W2v-BERT 2.0 speech encoder

We are open-sourcing our Conformer-based W2v-BERT 2.0 speech encoder as described in Section 4.1 of the paper, which is at the core of our Seamless models.

This model was pre-trained on 4.5M hours of unlabeled audio data covering more than 143 languages. It requires finetuning to be used for downstream tasks such as Automatic Speech Recognition (ASR), or Audio Classification.

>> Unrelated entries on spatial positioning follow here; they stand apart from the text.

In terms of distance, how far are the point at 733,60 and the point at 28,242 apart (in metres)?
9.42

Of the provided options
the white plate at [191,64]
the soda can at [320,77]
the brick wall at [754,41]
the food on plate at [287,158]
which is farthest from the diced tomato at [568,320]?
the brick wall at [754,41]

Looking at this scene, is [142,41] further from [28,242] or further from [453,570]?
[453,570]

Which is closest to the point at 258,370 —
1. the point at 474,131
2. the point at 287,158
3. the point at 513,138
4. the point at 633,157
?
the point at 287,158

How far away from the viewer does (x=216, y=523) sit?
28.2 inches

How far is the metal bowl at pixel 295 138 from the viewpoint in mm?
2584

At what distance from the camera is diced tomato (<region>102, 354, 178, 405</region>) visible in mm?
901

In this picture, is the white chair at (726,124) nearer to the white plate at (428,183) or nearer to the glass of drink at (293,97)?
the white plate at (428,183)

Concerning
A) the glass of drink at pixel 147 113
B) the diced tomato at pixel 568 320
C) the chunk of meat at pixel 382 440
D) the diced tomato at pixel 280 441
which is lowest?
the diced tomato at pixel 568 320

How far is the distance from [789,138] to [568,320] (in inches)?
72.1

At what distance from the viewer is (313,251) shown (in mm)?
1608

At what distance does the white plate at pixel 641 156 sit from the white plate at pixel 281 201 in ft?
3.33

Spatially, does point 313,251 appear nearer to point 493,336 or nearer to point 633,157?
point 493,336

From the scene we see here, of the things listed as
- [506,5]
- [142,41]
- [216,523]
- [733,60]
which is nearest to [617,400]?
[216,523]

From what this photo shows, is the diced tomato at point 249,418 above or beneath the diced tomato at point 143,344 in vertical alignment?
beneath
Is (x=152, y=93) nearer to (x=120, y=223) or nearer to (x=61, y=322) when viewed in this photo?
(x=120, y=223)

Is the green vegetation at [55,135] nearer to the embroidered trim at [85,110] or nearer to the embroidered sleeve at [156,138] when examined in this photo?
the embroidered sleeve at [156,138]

Model Name #params checkpoint
W2v-BERT 2.0 600M checkpoint

This model and its training are supported by 🤗 Transformers, more on it in the docs.

🤗 Transformers usage

This is a bare checkpoint without any modeling head, and thus requires finetuning to be used for downstream tasks such as ASR. You can however use it to extract audio embeddings from the top layer with this code snippet:

from transformers import AutoFeatureExtractor, Wav2Vec2BertModel
import torch
from datasets import load_dataset

dataset = load_dataset("hf-internal-testing/librispeech_asr_demo", "clean", split="validation")
dataset = dataset.sort("id")
sampling_rate = dataset.features["audio"].sampling_rate

processor = AutoProcessor.from_pretrained("facebook/w2v-bert-2.0")
model = Wav2Vec2BertModel.from_pretrained("facebook/w2v-bert-2.0")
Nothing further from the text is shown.